Third, we focus on the results over the more recent second sample split from 1979Q2

to 2014Q4. Paul Volcker’s fight against inflation had some bearings on overall macroe-

conomic dynamics in the USA. With the onset of the 1980s, the aforementioned price

puzzle starts to disappear (in the sense that effects are surrounded by wide credible

sets and medium responses increasingly negative). There is also a great deal of time

variation evident in other responses, mostly becoming increasingly negative. Put differ-

ently, the effectiveness of monetary policy seems to be higher in the more recent sample

period than before. This can be seen by effects on hours worked, investment growth

and output growth. That the effects of a hypothetical monetary policy shock on output

growth are particular strong after the crisis corroborates findings of Baumeister and

Benati (2013) and Feldkircher and Huber (2016).
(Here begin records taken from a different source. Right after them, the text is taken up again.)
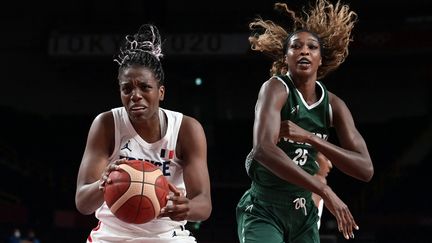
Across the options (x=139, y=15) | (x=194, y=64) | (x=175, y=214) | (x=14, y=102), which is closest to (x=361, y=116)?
(x=194, y=64)

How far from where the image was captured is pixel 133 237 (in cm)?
346

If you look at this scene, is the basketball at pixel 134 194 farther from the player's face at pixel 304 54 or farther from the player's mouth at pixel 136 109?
the player's face at pixel 304 54

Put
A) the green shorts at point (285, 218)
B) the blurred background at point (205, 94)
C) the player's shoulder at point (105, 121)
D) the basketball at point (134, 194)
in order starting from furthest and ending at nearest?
the blurred background at point (205, 94)
the green shorts at point (285, 218)
the player's shoulder at point (105, 121)
the basketball at point (134, 194)

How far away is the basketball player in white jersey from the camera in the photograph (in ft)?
11.2

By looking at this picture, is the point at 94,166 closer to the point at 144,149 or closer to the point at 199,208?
the point at 144,149

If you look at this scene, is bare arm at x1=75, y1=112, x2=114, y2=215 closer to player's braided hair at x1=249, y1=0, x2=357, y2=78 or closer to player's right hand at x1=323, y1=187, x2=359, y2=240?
player's right hand at x1=323, y1=187, x2=359, y2=240

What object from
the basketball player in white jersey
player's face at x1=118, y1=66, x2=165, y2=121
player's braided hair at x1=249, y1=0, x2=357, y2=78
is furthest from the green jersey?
player's face at x1=118, y1=66, x2=165, y2=121

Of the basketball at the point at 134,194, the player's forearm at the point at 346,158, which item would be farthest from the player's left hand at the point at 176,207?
the player's forearm at the point at 346,158

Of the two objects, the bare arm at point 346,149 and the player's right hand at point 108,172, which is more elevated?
the bare arm at point 346,149

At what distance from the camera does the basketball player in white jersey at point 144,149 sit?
11.2 ft

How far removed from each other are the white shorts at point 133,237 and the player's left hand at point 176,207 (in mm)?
382

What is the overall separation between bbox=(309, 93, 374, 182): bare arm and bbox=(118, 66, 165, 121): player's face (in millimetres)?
837

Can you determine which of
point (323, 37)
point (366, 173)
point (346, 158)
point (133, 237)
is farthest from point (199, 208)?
point (323, 37)

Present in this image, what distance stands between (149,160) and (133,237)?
387 millimetres
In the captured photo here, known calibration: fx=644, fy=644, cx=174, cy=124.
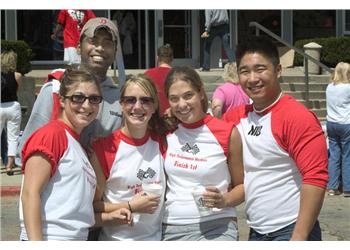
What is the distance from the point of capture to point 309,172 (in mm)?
2820

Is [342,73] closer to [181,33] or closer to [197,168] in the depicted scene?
[197,168]

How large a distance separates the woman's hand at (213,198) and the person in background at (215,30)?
11703 mm

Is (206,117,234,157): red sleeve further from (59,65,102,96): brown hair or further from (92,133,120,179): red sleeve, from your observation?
(59,65,102,96): brown hair

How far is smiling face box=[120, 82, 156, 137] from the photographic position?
3.15 m

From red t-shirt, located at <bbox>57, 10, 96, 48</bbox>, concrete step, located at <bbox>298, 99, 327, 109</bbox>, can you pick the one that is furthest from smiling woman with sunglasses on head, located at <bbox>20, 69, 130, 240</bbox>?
concrete step, located at <bbox>298, 99, 327, 109</bbox>

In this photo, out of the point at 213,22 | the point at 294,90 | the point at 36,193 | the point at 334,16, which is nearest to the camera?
the point at 36,193

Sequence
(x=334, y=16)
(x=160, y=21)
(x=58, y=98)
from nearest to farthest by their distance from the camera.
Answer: (x=58, y=98) < (x=160, y=21) < (x=334, y=16)

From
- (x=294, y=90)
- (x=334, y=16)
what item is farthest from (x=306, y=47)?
(x=334, y=16)

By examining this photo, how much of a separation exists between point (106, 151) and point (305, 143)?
964mm

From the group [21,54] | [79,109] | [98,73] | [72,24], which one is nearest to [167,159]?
[79,109]

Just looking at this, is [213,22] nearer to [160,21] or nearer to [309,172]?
[160,21]

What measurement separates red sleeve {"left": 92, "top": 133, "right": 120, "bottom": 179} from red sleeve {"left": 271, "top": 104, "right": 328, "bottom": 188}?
31.2 inches

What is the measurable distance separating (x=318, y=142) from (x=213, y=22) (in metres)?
12.5

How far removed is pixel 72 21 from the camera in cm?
1081
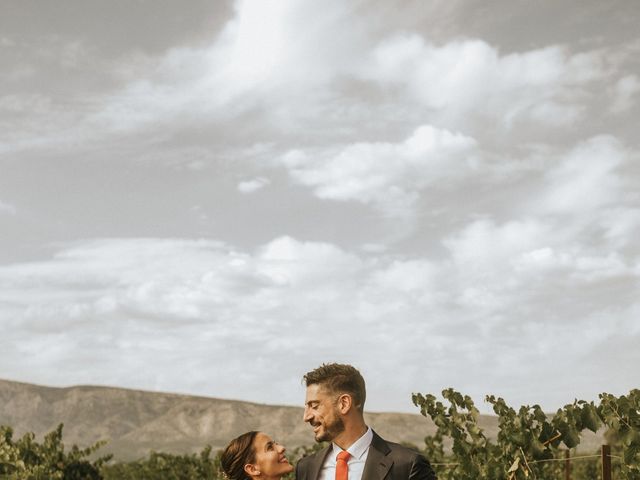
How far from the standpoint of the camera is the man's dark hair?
4086 millimetres

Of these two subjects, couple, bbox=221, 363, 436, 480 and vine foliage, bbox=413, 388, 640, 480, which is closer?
couple, bbox=221, 363, 436, 480

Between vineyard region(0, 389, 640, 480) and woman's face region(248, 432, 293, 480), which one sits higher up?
vineyard region(0, 389, 640, 480)

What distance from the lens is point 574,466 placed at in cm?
2881

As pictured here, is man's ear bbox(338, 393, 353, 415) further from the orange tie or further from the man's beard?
the orange tie

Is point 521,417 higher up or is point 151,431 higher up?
point 151,431

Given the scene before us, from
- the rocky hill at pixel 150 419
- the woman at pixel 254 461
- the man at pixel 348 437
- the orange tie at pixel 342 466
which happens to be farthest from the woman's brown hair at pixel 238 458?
the rocky hill at pixel 150 419

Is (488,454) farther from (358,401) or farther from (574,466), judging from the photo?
(574,466)

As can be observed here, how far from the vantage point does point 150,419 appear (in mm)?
99250

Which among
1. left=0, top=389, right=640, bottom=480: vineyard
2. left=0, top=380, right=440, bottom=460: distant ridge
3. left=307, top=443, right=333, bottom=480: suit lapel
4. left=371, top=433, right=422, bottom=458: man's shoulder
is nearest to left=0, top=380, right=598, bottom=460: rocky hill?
left=0, top=380, right=440, bottom=460: distant ridge

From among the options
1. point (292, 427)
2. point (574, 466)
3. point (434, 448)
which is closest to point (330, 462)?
point (434, 448)

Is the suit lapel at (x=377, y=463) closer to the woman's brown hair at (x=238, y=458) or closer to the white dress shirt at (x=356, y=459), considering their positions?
the white dress shirt at (x=356, y=459)

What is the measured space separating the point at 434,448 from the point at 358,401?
10.8m

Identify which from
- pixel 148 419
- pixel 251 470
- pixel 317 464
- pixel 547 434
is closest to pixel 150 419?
pixel 148 419

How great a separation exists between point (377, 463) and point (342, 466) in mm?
167
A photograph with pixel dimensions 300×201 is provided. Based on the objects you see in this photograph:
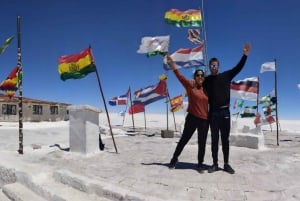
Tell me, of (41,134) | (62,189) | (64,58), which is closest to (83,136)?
(64,58)

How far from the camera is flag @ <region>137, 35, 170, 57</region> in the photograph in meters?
15.4

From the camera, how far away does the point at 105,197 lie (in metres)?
5.35

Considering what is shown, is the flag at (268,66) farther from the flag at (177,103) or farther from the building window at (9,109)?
the building window at (9,109)

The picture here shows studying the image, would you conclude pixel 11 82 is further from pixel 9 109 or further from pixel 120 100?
pixel 9 109

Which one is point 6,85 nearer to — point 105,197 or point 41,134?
point 105,197

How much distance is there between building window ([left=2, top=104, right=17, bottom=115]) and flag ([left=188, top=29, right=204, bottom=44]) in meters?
23.7

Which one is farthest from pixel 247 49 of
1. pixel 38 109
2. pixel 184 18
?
pixel 38 109

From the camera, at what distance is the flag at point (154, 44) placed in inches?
606

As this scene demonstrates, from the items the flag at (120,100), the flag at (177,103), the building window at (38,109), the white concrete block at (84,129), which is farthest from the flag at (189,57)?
the building window at (38,109)

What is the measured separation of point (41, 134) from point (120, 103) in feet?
40.5

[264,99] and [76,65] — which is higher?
[76,65]

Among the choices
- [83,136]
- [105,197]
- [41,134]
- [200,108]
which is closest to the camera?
[105,197]

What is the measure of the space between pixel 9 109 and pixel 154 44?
23021 millimetres

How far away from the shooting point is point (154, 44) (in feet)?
52.3
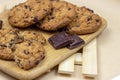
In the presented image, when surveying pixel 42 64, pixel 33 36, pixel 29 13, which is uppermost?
pixel 29 13

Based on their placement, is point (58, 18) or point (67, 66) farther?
point (58, 18)

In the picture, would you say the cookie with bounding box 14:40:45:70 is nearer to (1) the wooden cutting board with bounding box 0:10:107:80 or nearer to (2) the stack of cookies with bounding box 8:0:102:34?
(1) the wooden cutting board with bounding box 0:10:107:80

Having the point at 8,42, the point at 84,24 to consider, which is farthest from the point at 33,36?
the point at 84,24

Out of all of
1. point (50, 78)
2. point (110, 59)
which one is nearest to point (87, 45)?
point (110, 59)

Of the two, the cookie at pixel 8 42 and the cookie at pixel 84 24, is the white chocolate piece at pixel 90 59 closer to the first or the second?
the cookie at pixel 84 24

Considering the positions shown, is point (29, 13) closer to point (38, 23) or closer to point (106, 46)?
point (38, 23)

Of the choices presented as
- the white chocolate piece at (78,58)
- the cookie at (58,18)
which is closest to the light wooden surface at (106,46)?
the white chocolate piece at (78,58)
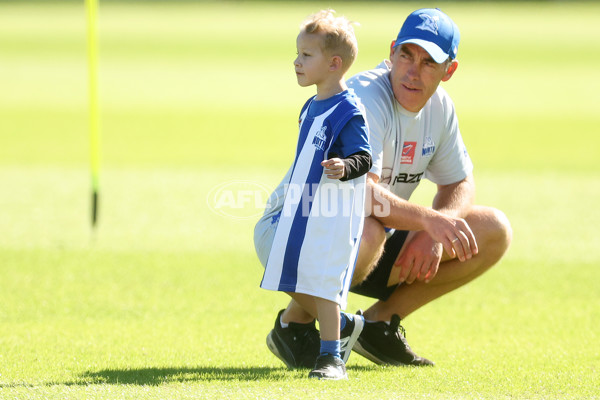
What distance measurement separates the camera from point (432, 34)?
13.0 ft

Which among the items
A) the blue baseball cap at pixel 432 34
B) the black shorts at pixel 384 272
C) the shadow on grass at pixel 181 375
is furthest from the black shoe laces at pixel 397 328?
the blue baseball cap at pixel 432 34

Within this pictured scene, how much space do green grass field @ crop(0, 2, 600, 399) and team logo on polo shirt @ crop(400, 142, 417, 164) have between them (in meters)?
0.93

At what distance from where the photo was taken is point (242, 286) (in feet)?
18.5

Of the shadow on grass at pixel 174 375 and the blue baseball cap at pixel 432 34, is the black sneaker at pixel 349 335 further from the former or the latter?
the blue baseball cap at pixel 432 34

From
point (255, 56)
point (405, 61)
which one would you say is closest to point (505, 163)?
point (405, 61)

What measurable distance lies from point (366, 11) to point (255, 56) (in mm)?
21986

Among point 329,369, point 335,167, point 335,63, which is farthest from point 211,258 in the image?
point 335,167

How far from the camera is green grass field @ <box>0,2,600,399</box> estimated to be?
3.68 m

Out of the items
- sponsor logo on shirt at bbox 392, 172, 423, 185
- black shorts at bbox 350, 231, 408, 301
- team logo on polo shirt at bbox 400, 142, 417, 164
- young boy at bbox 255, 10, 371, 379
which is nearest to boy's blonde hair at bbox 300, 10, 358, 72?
young boy at bbox 255, 10, 371, 379

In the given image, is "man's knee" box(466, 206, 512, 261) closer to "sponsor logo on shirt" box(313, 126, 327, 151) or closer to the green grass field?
the green grass field

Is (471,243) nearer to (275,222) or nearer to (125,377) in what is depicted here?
(275,222)

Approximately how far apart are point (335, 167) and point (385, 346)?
1.07 metres

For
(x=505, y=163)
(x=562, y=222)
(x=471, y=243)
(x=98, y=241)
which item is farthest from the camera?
(x=505, y=163)

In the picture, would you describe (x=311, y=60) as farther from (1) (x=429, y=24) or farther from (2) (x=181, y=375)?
(2) (x=181, y=375)
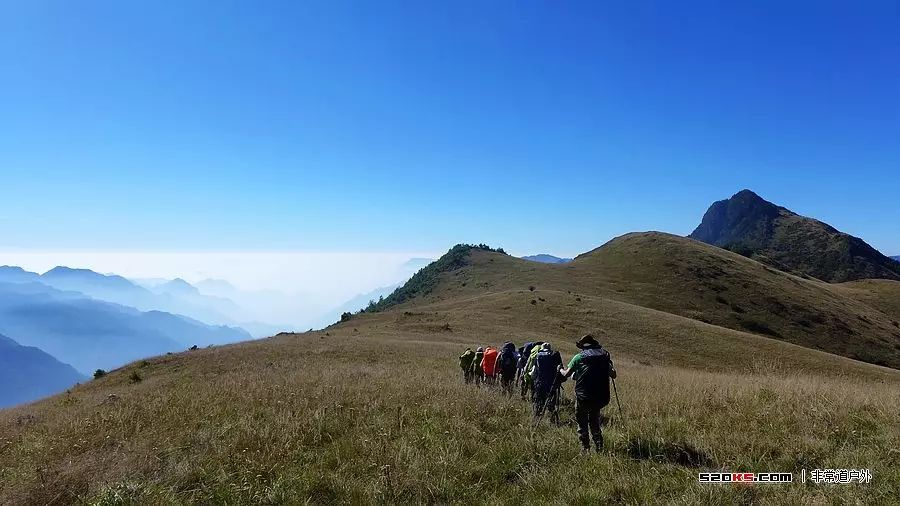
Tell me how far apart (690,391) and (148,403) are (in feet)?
36.9

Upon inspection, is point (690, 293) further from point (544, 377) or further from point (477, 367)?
point (544, 377)

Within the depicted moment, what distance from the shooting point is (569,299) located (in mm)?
53500

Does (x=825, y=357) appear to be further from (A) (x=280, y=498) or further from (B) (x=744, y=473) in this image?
(A) (x=280, y=498)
The latter argue that this is related

to the zero lower bound period: after a prolonged period of unaltered interest rates, a

23

deviation from the (long-run) interest rate mean can exert considerable effects on the

macroeconomy.

5 Closing remarks

This paper puts forth a novel approach to estimate time-varying parameter models in

a Bayesian framework. We assume that the state innovations are following a threshold

model where the threshold variable is the absolute period-on-period change of the

corresponding states. This implies that if the (proposed) change is sufficiently large,

the corresponding variance is set to a value greater than zero. Otherwise, it is set close

to zero which implies that the states remained virtually constant from (t− 1) to t. Our

framework is capable of discriminating between a plethora of competing specifications,

most notably models that feature many, moderately many, and few structural breaks in

the regression parameters.

We also propose a generalization of our model to the VAR framework with stochastic

volatility. In an application to the US macroeconomy, we examine the usefulness of

the TTVP-VAR in terms of forecasting, turning point prediction, and structural impulse

response analysis. Our results show that the model yields precise forecasts, especially

so during more volatile times such as witnessed in 2008. For that period, the forecast

gain over simpler constant parameter models is particularly high. We then proceed by

investigating turning point predictions, and observe excellent performance of the TTVP

model, in particular for upturn predictions. Finally, we examine impulse responses to a

+100 basis points contractionary monetary policy shock focusing on two sub-periods of

our sample span, the pre-Volcker period and the rest of the sample. Our results reveal

significant evidence for a severe price puzzle during episodes of the pre-Volcker period.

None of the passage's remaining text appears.